> Text provided:
====================

The portable mental model: bind authority to the place where work is requested, then cross an explicit async boundary before doing irreversible work.

Inside the Slack engineering agent path

Here is what happens between the mention and the PR.

Resolve the project before doing anything

The listener subscribes to app_mention over Slack Socket Mode, so there is no public webhook endpoint to secure. The first real work is stripping the mention text and looking the channel up:

// app_mention handler
const channelId = event.channel;
const project = await store.getByChannelId(channelId);
if (!project) {
  await say("This channel isn't wired to a project yet.");
  return;
}
const command = parseCommand(stripMention(event.text));

If the channel does not map to a project, the agent says so and stops. There is no global fallback, deliberately: an un-provisioned channel has no repos and no permissions, so there is nothing safe to do.

A few costs worth naming here. Shared channels (ones bridged across Slack workspaces) complicate the channel-id lookup because the id can vary by context. Renamed or archived channels silently break the mapping until someone re-provisions them. And if two repos are plausibly in scope (a mono-repo split mid-migration, say), the system has no principled way to choose: it will use whatever the project record says, which may be stale. These are solvable, but they require active maintenance of the project configuration, not just the initial wiring.

Acknowledge with a reaction, then enqueue

Before any slow work, the agent reacts to the triggering message with :eyes:. That reaction is the acknowledgment protocol: the person who typed the command sees, within a second, that the agent picked it up, even though the actual work will take a minute or more. Then it writes a row to the queue and returns:

await client.reactions.add({ channel, timestamp: event.ts, name: "eyes" });
await queue.enqueue({
  projectId: project.id,
  command,
  slackChannel: channel,
  slackThreadTs: event.ts,
});

The handler is now done. Running the agent does not happen inside the Slack event handler, which matters: Slack expects a fast ack, and an agent run can take minutes. The queue is the boundary between received and done. That same boundary shows up in Building Press, Part 4: Review is where the human gates the irreversible, where the system keeps the machine-generated work separate from the human approval step.

====================

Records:
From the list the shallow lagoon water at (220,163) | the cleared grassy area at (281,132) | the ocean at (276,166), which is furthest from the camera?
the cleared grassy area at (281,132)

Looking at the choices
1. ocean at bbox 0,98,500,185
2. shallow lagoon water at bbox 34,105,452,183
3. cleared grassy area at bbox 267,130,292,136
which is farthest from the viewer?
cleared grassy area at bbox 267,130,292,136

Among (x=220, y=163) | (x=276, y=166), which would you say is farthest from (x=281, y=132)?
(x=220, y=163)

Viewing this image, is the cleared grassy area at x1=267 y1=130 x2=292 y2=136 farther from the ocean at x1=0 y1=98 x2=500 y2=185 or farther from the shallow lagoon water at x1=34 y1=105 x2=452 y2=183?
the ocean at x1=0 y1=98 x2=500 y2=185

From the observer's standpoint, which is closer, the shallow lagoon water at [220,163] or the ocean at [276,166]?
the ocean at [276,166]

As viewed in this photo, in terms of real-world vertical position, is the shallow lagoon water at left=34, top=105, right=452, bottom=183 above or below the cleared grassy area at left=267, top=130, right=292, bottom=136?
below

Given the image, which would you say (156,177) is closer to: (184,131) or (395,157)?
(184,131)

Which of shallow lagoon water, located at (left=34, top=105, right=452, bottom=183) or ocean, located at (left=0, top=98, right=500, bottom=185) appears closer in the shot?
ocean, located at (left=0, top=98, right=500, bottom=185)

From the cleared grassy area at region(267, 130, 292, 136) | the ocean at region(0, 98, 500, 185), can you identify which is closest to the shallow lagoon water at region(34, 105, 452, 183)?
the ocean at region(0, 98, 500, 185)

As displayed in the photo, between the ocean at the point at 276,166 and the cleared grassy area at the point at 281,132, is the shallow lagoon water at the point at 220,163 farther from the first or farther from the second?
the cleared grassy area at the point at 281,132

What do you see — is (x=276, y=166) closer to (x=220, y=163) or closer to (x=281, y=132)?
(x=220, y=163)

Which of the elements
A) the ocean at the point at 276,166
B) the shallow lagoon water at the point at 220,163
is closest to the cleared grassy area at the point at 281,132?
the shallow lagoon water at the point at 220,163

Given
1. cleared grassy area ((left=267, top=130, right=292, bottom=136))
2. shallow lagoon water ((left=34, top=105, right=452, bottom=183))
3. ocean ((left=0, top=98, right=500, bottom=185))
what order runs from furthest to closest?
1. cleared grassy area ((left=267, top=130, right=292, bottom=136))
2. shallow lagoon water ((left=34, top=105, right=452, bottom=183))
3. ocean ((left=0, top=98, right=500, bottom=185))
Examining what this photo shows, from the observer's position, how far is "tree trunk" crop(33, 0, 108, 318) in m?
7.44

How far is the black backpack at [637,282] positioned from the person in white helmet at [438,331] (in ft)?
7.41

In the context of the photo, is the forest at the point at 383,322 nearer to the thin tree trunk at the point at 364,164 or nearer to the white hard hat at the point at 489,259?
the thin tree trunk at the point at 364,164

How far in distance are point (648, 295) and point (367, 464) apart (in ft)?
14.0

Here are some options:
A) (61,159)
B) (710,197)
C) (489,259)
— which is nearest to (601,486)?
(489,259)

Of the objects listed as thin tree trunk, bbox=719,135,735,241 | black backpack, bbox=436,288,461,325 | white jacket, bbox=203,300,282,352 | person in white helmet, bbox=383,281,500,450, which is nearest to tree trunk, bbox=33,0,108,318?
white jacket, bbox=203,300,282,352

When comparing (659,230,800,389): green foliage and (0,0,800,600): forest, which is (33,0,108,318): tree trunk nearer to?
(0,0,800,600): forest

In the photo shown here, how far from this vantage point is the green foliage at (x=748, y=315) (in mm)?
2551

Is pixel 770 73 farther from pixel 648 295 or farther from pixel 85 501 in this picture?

====================

> Required tasks:
1) Give the lines of the records as a numbered list, starting at the line that contains "When comparing (659,230,800,389): green" and ending at the final line of the records, with blank lines left out.
2) Continue the text about the Slack engineering agent path from where it stops.

> Answers:
1)
1. When comparing (659,230,800,389): green foliage and (0,0,800,600): forest, which is (33,0,108,318): tree trunk nearer to?
2. (0,0,800,600): forest
3. In the photo shown here, how far from this vantage point is the green foliage at (x=748, y=315) (in mm)?
4. 2551
5. Is pixel 770 73 farther from pixel 648 295 or farther from pixel 85 501 in this picture?

2)
One failure mode to acknowledge: Slack can deliver the same event more than once if the Socket Mode connection drops mid-flight. The :eyes: react will fail with a duplicate-reaction error on the second delivery (harmless), but the enqueue call can create a second task row unless the worker is idempotent on (channel, thread_ts). Duplicate-event handling is something to add explicitly; the basic path above does not include it.

A worker claims it and runs the loop

A separate worker loop pulls the next task using SELECT ... FOR UPDATE SKIP LOCKED against the tasks table. That single clause is what makes concurrent workers safe: each worker atomically claims a row that no other worker holds, without any external lock manager. A task moves through states (pending, claimed, running, done, failed), and the claim only succeeds if the row is in pending. Here is the minimal shape of that query:

-- claim the next available task
UPDATE tasks
SET status = 'claimed', claimed_at = now(), worker_id = $1
WHERE id = (
  SELECT id FROM tasks
  WHERE status = 'pending'
  ORDER BY created_at
  LIMIT 1
  FOR UPDATE SKIP LOCKED
)
RETURNING *;

SKIP LOCKED means a worker never waits for a row another worker already holds. It moves on to the next pending row instead. If the process crashes after claiming but before writing done, the row stays in claimed. A scheduler sweeps for rows that have been claimed for longer than a timeout threshold and resets them to pending, which lets a worker pick them up again. That sweep is the crash-safety mechanism. Retries increment a counter on the row; the worker checks that counter before running and can dead-letter the task if it has exceeded a retry limit. Part 2 covers the full queue mechanics, but that is enough context to understand why the diagram shows claim (skip locked) rather than a message broker.

As the loop works, it posts intermediate status back into the same Slack thread, so the channel sees "looking at the stack trace," "found the handler," "opening a PR" rather than a minute of silence. The agent loop itself, and the single gate that decides what it is allowed to do, are Part 3.

When the loop finishes, the result is rendered from Markdown into Slack's mrkdwn and posted, and the PR link comes with it.

One partial-failure case: if the agent loop succeeds but the process crashes before writing the PR url back to the task row, a retry will re-run the loop and may open a second PR. Guarding against that requires checking for an existing open PR on the branch before creating one, which the current loop does not do automatically.

The review verdict is a reaction

When the agent posts its result, it records that message's timestamp on the task row as slack_review_ts. A human reviews the PR and reacts to that result message with ✅ or ❌. The listener subscribes to reaction_added, matches the reaction's message timestamp against slack_review_ts, and captures the verdict:

// reaction_added handler
const task = await store.getTaskByReviewTs(event.item.ts);
if (!task) return; // not one of ours
await store.recordReviewVerdict(task.id, event.reaction === "white_check_mark" ? "approved" : "rejected");

Slack's reaction events are enough to turn that familiar gesture into structured review state. There is no separate review UI, no button, no form. The same gesture people already use to signal approval becomes the structured signal the system records.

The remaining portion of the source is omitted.